Capitalization will no longer occur for:

  • Federal loans coming out of forbearance
  • Federal loans in default
  • Federal loans coming out of a grace period
  • Borrowers coming out of certain types of income-driven repayment plans like Pay As You Earn

Federal loans that have been paused as a result of Covid-19 pandemic protections will also not be capitalized when repayment begins later this year.

Interest capitalization will still be a problem for unsubsidized loans coming out of deferment, loans coming out of older income-based repayment plans, and if it’s required by specific statutes. Also, unfortunately, the changes will not be retroactive, meaning that if you’ve already experienced interest capitalization, you will still be required to pay back what you currently owe, even if your balance is inflated due to interest capitalization.

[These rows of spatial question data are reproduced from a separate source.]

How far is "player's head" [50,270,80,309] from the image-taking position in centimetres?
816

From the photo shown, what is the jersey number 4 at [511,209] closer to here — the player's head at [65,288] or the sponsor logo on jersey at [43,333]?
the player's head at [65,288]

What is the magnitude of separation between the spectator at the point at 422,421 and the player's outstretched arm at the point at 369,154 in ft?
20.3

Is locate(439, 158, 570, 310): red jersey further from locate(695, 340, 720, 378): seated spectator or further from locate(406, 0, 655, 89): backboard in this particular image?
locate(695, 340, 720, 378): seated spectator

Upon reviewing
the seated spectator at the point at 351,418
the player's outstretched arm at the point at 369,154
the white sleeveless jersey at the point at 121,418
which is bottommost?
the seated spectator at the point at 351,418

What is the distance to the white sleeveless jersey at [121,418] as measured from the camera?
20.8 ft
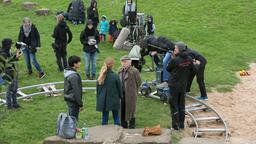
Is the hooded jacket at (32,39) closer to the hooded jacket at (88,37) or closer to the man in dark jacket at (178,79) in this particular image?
the hooded jacket at (88,37)

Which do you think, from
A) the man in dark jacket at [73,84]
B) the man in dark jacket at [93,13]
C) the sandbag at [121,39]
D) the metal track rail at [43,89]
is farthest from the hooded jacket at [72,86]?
the man in dark jacket at [93,13]

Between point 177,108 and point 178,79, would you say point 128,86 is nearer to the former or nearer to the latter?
point 178,79

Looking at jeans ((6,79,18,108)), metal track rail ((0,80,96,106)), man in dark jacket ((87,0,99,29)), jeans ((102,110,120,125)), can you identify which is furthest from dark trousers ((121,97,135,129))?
man in dark jacket ((87,0,99,29))

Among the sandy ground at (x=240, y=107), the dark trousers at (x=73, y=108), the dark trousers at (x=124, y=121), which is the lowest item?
the sandy ground at (x=240, y=107)

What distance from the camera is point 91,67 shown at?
15859 mm

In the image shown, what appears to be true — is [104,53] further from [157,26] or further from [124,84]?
[124,84]

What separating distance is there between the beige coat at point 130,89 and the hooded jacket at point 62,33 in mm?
4726

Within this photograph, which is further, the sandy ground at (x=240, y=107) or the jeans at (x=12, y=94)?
the jeans at (x=12, y=94)

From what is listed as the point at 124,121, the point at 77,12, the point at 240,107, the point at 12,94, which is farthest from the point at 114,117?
the point at 77,12

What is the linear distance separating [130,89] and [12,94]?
123 inches

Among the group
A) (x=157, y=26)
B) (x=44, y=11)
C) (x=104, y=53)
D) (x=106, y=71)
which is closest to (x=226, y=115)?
(x=106, y=71)

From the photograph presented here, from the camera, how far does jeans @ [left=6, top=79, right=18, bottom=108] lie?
12.4 meters

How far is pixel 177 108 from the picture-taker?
1159cm

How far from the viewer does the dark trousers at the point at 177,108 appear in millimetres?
11463
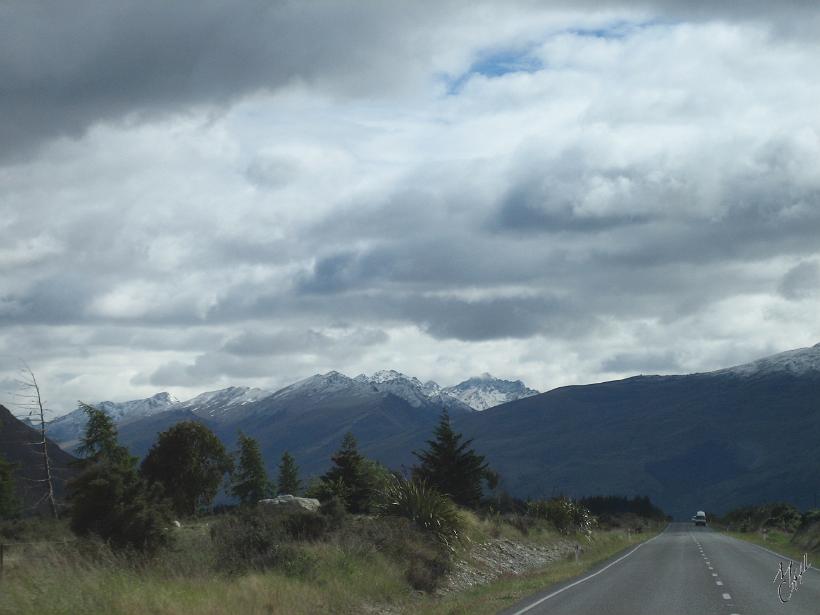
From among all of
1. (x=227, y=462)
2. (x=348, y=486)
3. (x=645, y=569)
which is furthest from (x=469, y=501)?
(x=227, y=462)

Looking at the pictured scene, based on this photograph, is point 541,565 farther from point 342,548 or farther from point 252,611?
point 252,611

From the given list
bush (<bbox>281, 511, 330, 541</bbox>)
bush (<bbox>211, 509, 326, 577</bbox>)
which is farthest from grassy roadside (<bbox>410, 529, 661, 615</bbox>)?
bush (<bbox>281, 511, 330, 541</bbox>)

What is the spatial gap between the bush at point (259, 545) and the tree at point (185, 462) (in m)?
44.7

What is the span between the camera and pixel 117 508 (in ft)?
96.4

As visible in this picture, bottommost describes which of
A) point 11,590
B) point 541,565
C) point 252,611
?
point 541,565

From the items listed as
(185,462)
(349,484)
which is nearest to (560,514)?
Answer: (349,484)

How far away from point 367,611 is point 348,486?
94.3 ft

When Will the Changes Take Place?

The plan will enter a 30-day public comment period and is expected to be finalized on November 1, 2022. The changes will take effect in July 2023. Biden Administration documentation states that this plan will decrease overall federal revenue and increase taxpayer burden. “Because there would be fewer situations in which interest is capitalized, this proposal would result in a loss in revenue and therefore would increase costs for the Government and consequently U.S. taxpayers. However, the proposal is expected to result in lower total payments over time for borrowers, thereby increasing the likelihood that borrowers would repay their loans in full. Given this benefit, the Department believes that the benefits for borrowers exceed these costs and justify the change.”